■ **Exercise passage**
*****
Chelsea’s outgoings on players since the consortium he spearheaded purchased the club last May has already topped half a billion and with around half of that spent in January — on mainly young players on long deals, including Mudryk, Benoit Bardiashile and Noni Madueke — it has fuelled a record Premier League winter transfer window. The previous record stood at £430m from winter 2018 — winter 2023 has now seen the record rise above half a billion for the first time.
The way the system works, while the £88m for Mudryk shows up as £10.35m for each year of his contract, when a player is sold the entire amount is considered profit in that year’s accounts, regardless of how the payment is structured. So had Chelsea sold Conor Gallagher to Everton for £40m, as mooted, they would bank all of it even if, say, Everton paid £10m of the transfer a year over four years.
So one Gallagher sale would enable Chelsea to spend £320m on players in one year’s accounts, provided all arrivals agreed eight-year deals. Is this… normal? “It’s the standard accounting practice on sale of any asset,” Maguire explains.
And this is despite the fact Premier League clubs appear to be increasingly operating under a multi-billion-pound buy now, pay later scheme, with more deals than ever structured to be paid over several years, rather than in a lump sum. Maguire goes into more detail below.
Outstanding fees reach record high
Premier League clubs’ outstanding money owed on transfer fees has smashed previous records and reached around £2bn, according to Maguire.
In recent years, clubs have increasingly structured transfer payments over several years meaning they pay less up front and enabling them to spread the cost so that yearly expenditure in their accounts is less.
For example, when Sir Alex Ferguson retired in 2013 Manchester United owed £34m in outstanding transfer fees to other clubs, whereas that figure is now around £306m.
Maguire monitors and records transfers and by his calculations clubs currently owe over £1.8bn in outstanding transfer payments. In 2021, the figure was £1.57bn.
*****
■ **Listed records**

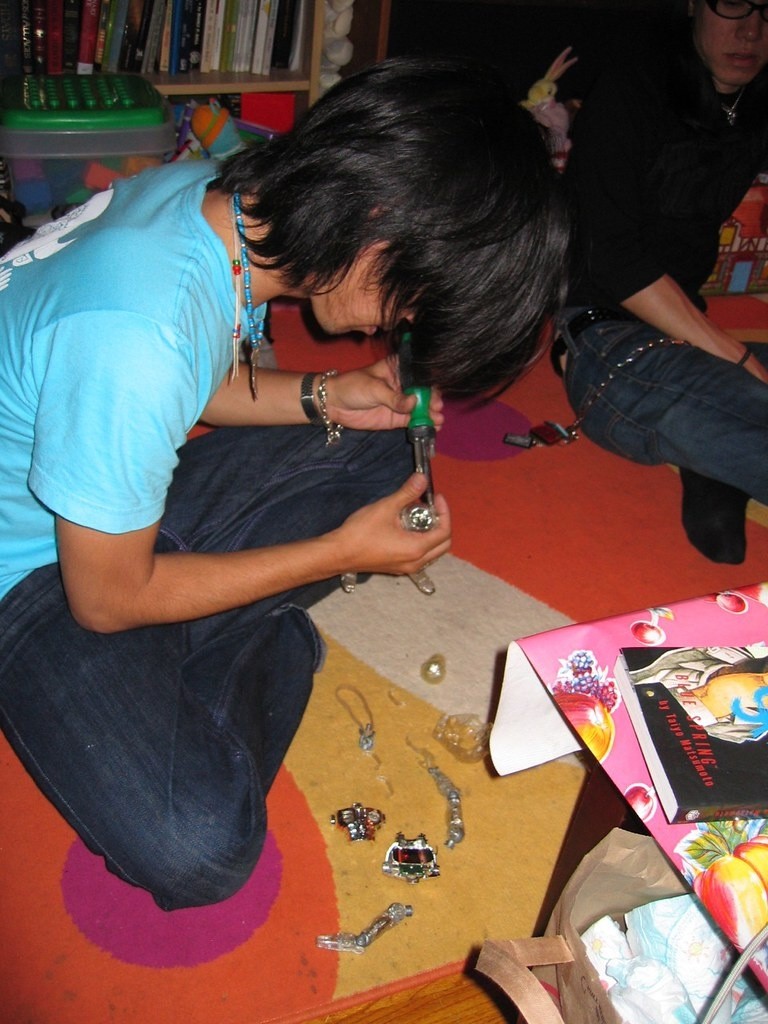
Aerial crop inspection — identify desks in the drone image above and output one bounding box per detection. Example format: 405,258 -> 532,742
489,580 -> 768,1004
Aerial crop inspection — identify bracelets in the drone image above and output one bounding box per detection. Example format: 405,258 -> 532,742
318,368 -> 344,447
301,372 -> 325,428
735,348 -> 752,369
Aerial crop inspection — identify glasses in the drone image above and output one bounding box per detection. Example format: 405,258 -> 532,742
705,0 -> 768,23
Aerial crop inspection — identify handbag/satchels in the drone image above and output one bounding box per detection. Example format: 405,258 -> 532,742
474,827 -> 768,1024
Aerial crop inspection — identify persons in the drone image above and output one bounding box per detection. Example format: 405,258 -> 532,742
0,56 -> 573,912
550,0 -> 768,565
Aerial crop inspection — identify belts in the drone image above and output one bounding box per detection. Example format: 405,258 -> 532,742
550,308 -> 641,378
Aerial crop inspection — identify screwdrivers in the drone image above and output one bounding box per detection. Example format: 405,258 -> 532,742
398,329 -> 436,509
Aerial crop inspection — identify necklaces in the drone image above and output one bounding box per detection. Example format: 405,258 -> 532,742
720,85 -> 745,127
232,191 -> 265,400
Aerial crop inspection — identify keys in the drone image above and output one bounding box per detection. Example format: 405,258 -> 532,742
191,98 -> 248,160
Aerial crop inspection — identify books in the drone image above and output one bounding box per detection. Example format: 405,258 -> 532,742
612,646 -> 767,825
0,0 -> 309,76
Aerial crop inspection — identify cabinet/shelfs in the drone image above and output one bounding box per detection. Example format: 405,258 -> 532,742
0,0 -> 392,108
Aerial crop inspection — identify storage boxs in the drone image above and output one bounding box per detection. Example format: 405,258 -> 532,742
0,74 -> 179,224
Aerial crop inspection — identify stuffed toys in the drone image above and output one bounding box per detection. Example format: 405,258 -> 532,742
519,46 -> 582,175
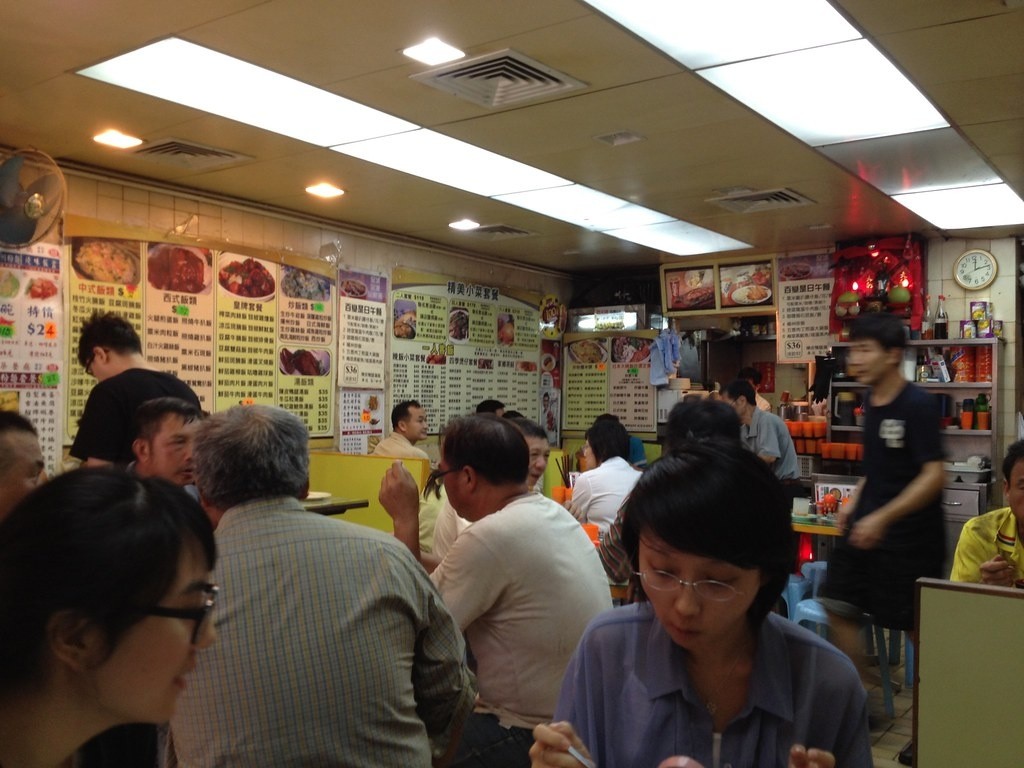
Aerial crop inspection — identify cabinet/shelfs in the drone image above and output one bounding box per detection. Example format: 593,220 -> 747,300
*****
■ **What needs to be done**
Output the passage above on Premier League transfer spending word for word, from "And this is" up to and including "accounts is less.".

■ **Solution**
And this is despite the fact Premier League clubs appear to be increasingly operating under a multi-billion-pound buy now, pay later scheme, with more deals than ever structured to be paid over several years, rather than in a lump sum. Maguire goes into more detail below.
Outstanding fees reach record high
Premier League clubs’ outstanding money owed on transfer fees has smashed previous records and reached around £2bn, according to Maguire.
In recent years, clubs have increasingly structured transfer payments over several years meaning they pay less up front and enabling them to spread the cost so that yearly expenditure in their accounts is less.